Тотчас, невесть откуда, выпорхнули ангелы небольшого роста, за ними стрижи, и принялись выводить узоры над братом Мокнем, ему вторя. Орлы, распустив по ветру белые бороды, снизились с клекотом. Рои свирепых пчел примчались, покорные и жужжа; зашуршали разнообразные бабочки, гадюки выползли из углов, насвистывая, и гиены выскочили, всхлипывая и рыдая. Лай, писк, рев, щебет. Все голосило. Даже незначительные горечавки и камнеломки, обычно немые, что и подобает растениям, помогали чуть слышным визгом, не говоря о худеньких ящерицах, сбежавшихся с ящерятами.

Голос монаха крепчал.
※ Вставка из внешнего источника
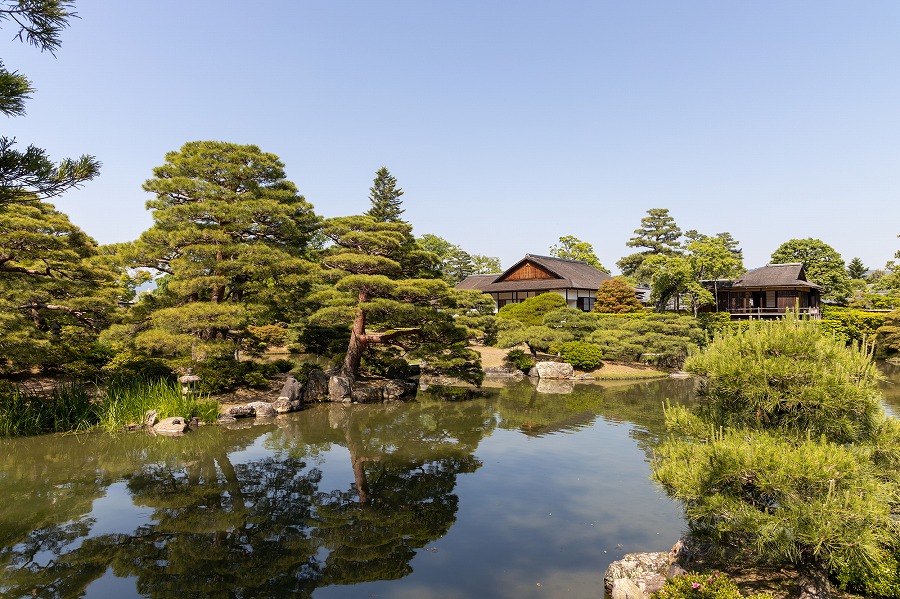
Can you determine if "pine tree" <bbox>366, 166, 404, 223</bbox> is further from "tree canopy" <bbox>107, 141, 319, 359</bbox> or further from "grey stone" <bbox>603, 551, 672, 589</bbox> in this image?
"grey stone" <bbox>603, 551, 672, 589</bbox>

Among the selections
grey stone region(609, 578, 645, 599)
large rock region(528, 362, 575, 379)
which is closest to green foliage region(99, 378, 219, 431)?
grey stone region(609, 578, 645, 599)

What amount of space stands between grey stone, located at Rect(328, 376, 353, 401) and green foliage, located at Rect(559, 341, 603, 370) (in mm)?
11820

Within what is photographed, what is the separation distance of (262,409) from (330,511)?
833 cm

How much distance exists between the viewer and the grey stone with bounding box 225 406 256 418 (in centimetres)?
1513

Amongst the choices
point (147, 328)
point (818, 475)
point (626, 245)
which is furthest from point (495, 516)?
point (626, 245)

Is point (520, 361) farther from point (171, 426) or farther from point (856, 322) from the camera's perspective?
point (856, 322)

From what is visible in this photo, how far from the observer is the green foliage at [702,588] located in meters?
4.65

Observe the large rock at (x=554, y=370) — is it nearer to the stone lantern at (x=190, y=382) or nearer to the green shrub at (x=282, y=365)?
the green shrub at (x=282, y=365)

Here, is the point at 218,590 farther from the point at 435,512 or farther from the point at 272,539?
A: the point at 435,512

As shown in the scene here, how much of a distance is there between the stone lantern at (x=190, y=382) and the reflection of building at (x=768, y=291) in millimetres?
30485

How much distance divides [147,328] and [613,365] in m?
20.9

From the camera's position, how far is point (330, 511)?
823 cm

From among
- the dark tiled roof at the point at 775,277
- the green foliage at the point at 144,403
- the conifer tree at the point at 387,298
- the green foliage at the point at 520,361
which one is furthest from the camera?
the dark tiled roof at the point at 775,277

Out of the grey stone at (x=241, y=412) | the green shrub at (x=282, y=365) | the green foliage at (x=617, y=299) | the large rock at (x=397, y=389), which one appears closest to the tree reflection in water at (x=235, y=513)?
the grey stone at (x=241, y=412)
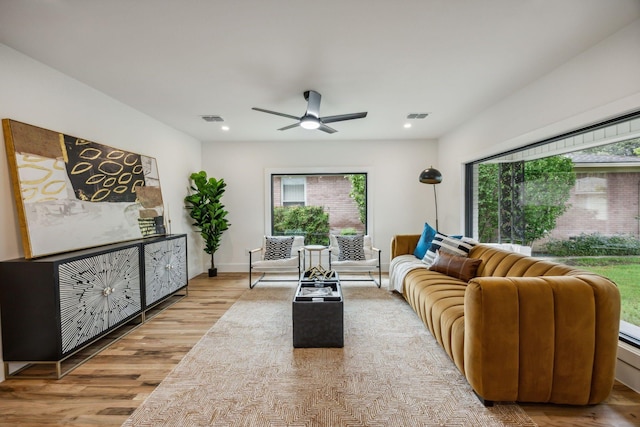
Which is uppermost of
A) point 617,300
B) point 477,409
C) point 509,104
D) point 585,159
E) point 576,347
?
point 509,104

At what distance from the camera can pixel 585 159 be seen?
8.69ft

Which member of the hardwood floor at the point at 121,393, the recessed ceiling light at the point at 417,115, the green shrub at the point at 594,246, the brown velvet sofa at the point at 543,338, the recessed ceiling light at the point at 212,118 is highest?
the recessed ceiling light at the point at 212,118

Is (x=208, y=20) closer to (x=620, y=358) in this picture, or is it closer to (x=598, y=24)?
(x=598, y=24)

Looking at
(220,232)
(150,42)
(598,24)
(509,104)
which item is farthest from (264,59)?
(220,232)

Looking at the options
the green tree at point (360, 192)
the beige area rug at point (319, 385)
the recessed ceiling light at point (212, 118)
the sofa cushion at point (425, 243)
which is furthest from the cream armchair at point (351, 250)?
the recessed ceiling light at point (212, 118)

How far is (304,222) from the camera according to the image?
227 inches

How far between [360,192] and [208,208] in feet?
9.45

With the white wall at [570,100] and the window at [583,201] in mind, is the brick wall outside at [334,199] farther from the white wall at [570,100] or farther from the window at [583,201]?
the window at [583,201]

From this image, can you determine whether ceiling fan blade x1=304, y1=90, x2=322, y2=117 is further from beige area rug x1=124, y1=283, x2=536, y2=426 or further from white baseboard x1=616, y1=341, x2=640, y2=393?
white baseboard x1=616, y1=341, x2=640, y2=393

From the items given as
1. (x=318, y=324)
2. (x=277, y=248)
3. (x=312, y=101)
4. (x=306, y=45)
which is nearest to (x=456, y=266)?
(x=318, y=324)

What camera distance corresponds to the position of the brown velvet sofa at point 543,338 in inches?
67.0

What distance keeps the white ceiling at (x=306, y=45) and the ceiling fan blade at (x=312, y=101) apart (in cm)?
7

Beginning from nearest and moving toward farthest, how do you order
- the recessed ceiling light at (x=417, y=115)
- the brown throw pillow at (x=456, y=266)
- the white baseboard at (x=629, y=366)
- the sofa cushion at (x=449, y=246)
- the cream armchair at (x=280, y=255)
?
the white baseboard at (x=629, y=366)
the brown throw pillow at (x=456, y=266)
the sofa cushion at (x=449, y=246)
the recessed ceiling light at (x=417, y=115)
the cream armchair at (x=280, y=255)

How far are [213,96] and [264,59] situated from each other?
112cm
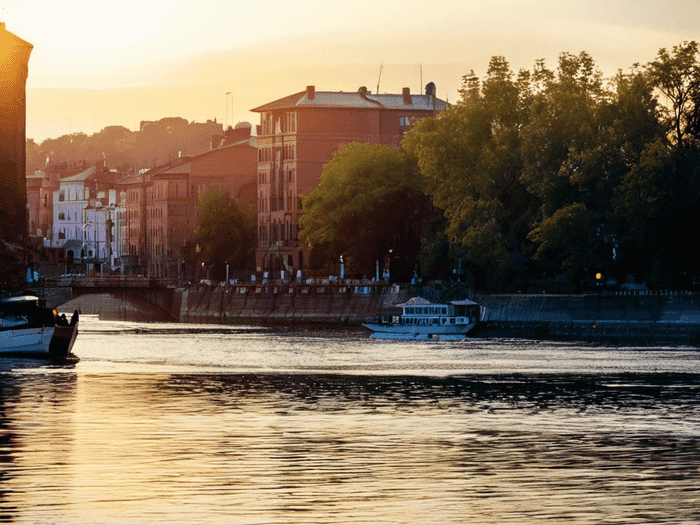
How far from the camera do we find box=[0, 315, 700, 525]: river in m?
34.2

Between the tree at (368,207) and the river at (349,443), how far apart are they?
242 feet

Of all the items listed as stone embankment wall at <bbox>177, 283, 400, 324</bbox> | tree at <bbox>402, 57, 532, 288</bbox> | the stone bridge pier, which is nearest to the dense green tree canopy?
tree at <bbox>402, 57, 532, 288</bbox>

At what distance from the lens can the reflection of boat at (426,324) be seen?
414 feet

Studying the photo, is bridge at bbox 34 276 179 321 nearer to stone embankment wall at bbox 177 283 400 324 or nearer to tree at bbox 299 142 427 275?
stone embankment wall at bbox 177 283 400 324

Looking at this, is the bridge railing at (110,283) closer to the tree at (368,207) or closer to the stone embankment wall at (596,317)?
the tree at (368,207)

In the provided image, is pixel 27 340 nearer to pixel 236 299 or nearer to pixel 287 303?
pixel 287 303

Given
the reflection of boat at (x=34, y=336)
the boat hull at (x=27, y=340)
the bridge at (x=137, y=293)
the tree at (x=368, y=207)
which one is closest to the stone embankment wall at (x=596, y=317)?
the tree at (x=368, y=207)

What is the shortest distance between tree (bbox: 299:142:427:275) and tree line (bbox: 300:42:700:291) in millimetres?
12116

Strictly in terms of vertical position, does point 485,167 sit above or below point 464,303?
above

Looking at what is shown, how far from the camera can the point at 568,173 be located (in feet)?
406

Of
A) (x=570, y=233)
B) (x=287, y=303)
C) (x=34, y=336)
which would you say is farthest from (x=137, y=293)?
(x=34, y=336)

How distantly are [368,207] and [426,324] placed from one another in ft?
110

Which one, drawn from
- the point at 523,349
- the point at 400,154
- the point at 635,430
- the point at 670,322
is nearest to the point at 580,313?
the point at 670,322

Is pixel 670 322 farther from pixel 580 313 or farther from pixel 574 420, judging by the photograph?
pixel 574 420
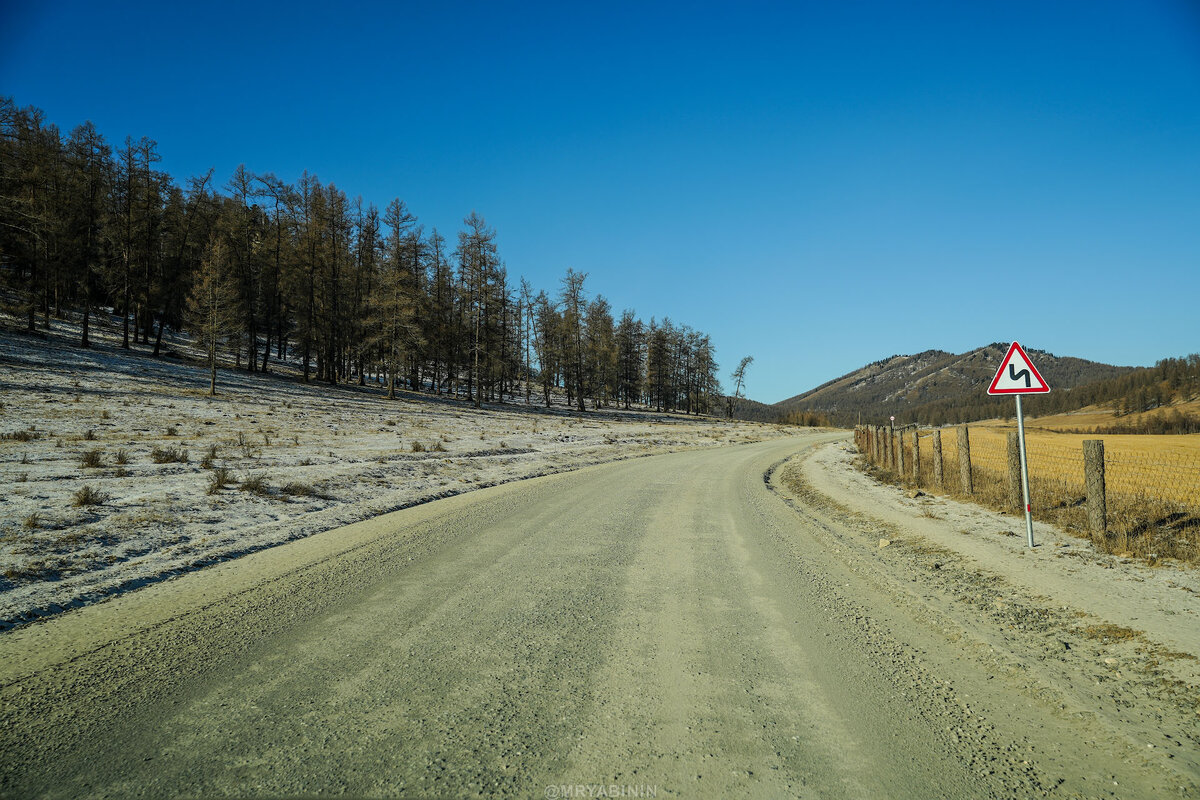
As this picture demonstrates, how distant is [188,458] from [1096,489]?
67.2ft

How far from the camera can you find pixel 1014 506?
1088 centimetres

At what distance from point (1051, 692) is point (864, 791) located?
7.56 ft

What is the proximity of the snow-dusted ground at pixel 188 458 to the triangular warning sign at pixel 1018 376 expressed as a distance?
39.6 feet

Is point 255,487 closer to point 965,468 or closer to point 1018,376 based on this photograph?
point 1018,376

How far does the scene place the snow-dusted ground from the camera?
24.0 ft

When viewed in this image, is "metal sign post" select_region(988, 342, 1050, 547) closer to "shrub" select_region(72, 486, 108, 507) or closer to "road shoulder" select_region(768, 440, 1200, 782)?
"road shoulder" select_region(768, 440, 1200, 782)

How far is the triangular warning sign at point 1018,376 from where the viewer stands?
863cm

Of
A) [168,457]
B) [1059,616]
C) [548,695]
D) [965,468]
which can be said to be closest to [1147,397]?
[965,468]

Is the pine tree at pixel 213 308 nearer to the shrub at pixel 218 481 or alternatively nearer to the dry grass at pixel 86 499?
the shrub at pixel 218 481

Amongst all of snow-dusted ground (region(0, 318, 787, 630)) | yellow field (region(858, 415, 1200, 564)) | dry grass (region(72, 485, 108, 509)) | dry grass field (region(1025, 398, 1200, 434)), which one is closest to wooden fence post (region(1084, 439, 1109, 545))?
yellow field (region(858, 415, 1200, 564))

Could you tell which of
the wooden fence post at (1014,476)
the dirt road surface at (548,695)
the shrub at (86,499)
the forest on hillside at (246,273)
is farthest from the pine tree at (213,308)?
the wooden fence post at (1014,476)

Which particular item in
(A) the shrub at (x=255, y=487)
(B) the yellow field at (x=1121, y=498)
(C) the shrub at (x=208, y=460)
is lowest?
(B) the yellow field at (x=1121, y=498)

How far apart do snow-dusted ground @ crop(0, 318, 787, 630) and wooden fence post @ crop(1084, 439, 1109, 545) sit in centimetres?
1278

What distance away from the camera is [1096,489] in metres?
8.34
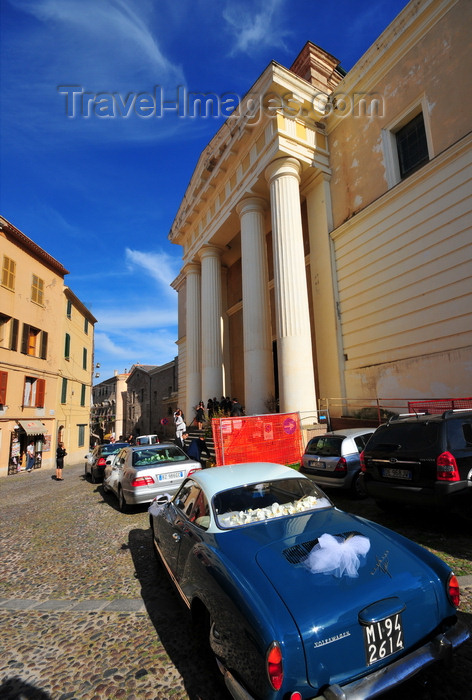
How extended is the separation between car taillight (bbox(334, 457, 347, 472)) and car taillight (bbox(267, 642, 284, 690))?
5691 millimetres

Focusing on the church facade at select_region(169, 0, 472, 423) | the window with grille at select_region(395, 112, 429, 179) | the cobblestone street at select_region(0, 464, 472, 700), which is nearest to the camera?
the cobblestone street at select_region(0, 464, 472, 700)

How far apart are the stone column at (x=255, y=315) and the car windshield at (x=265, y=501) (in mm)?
11124

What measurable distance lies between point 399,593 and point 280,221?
14213mm

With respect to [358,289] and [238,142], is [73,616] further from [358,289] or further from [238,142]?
[238,142]

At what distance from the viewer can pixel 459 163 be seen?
10445 mm

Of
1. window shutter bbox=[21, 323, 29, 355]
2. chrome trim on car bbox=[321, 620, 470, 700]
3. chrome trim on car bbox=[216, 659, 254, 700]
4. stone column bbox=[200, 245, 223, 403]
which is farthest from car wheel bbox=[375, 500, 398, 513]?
window shutter bbox=[21, 323, 29, 355]

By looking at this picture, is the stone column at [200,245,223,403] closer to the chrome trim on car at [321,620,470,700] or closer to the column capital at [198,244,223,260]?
the column capital at [198,244,223,260]

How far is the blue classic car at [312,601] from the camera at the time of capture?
1.76 meters

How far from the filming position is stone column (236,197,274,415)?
1504cm

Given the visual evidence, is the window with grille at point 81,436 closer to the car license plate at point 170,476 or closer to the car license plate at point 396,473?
the car license plate at point 170,476

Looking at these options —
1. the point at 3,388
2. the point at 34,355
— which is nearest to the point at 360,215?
the point at 3,388

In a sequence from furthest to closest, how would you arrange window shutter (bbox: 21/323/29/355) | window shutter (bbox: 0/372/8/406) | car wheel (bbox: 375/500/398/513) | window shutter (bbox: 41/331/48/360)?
window shutter (bbox: 41/331/48/360)
window shutter (bbox: 21/323/29/355)
window shutter (bbox: 0/372/8/406)
car wheel (bbox: 375/500/398/513)

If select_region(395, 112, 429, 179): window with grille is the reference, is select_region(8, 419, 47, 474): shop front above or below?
below

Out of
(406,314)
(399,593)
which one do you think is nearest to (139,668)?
(399,593)
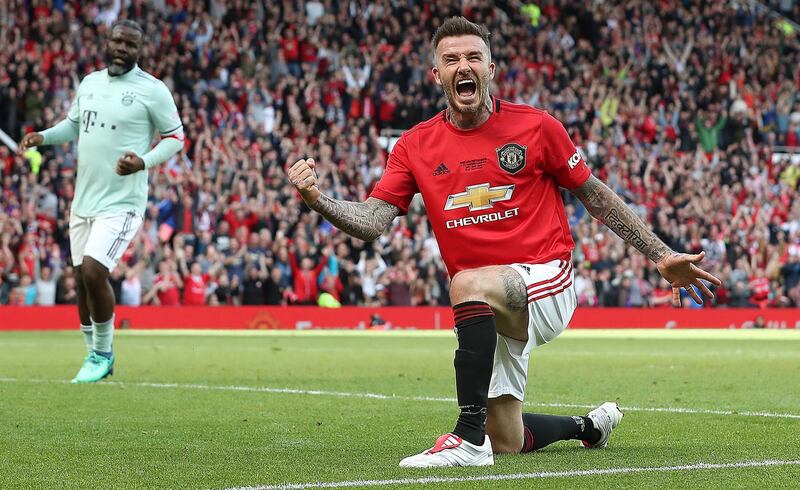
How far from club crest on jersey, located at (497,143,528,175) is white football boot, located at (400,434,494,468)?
4.36 ft

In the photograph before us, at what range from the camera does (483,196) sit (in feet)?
20.0

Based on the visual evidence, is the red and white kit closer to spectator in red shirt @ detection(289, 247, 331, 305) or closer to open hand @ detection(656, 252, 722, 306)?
open hand @ detection(656, 252, 722, 306)

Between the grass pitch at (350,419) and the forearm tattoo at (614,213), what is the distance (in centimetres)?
99

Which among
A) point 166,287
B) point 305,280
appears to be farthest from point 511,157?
point 305,280

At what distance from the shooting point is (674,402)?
8.87 meters

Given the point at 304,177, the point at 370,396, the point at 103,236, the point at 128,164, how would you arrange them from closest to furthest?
the point at 304,177 → the point at 370,396 → the point at 128,164 → the point at 103,236

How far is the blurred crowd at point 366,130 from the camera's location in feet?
76.7

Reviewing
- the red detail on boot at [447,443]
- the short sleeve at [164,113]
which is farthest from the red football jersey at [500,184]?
the short sleeve at [164,113]

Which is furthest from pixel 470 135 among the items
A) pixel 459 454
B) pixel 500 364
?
pixel 459 454

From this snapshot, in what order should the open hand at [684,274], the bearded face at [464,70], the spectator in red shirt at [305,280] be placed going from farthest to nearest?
the spectator in red shirt at [305,280], the bearded face at [464,70], the open hand at [684,274]

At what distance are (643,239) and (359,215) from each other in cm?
133

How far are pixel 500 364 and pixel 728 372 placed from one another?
667cm

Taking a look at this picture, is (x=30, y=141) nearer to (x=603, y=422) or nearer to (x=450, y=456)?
(x=603, y=422)

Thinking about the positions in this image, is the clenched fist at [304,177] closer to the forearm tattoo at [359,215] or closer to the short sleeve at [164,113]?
the forearm tattoo at [359,215]
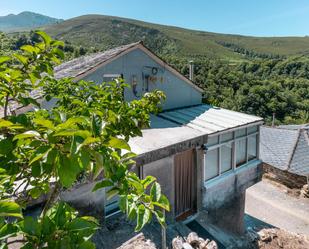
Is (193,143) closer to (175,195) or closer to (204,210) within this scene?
(175,195)

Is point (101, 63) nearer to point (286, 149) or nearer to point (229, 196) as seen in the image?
point (229, 196)

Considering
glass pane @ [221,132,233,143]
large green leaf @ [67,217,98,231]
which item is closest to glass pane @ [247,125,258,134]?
glass pane @ [221,132,233,143]

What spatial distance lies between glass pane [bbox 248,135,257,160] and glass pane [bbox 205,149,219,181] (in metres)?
3.14

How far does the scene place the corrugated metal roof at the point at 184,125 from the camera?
10770 mm

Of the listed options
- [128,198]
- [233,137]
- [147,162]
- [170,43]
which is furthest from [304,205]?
[170,43]

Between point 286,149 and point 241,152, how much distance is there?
22215mm

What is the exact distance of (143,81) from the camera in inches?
636

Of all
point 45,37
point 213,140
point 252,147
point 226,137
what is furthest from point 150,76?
point 45,37

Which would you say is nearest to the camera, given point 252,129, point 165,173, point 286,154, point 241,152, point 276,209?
point 165,173

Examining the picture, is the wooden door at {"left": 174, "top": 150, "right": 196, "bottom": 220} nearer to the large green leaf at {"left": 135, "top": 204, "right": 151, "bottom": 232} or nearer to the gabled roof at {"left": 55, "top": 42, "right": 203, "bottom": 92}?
the gabled roof at {"left": 55, "top": 42, "right": 203, "bottom": 92}

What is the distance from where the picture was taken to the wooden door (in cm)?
1211

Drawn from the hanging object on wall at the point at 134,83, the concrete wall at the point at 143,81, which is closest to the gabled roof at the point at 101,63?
the concrete wall at the point at 143,81

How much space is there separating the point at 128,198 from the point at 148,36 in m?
179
Покрывая сотни остальных, брат Мокий выл, и так сильно, что сам не знал, его ли это вой или водомета, расположенного в нижней части ущелья и пока, казалось бы, далекого. Сопровождаемый крыльями, шел певец еле заметной тропой, покидая льды ради пастбищ. Тут козлы и серны прогуливались под присмотром духов, густооперенных и с недоразвитыми ножками, сражались, но не злобно, а в шутку, склеивались лбами и долго не могли разойтись. Безгрешные, часами смотрели они на солнце, не жмурясь.

Потоки сливались и рыли глубину. Тропа сходила, лепясь на краю обрыва. Снега отступали все выше и выше. Певчие возвращались за облака. Травы становились все крупней, некоторые зонтиками и в рост человеческий. Карликовые сосны. Теперь ущелье, казавшееся необъятным, сужается, сворачивает и кроется лесом. Только полпути, а уже остывало солнце, сообщая отдалившимся ледникам нехороший блеск. И, вздыхая, глядел монах на покидаемую сторону.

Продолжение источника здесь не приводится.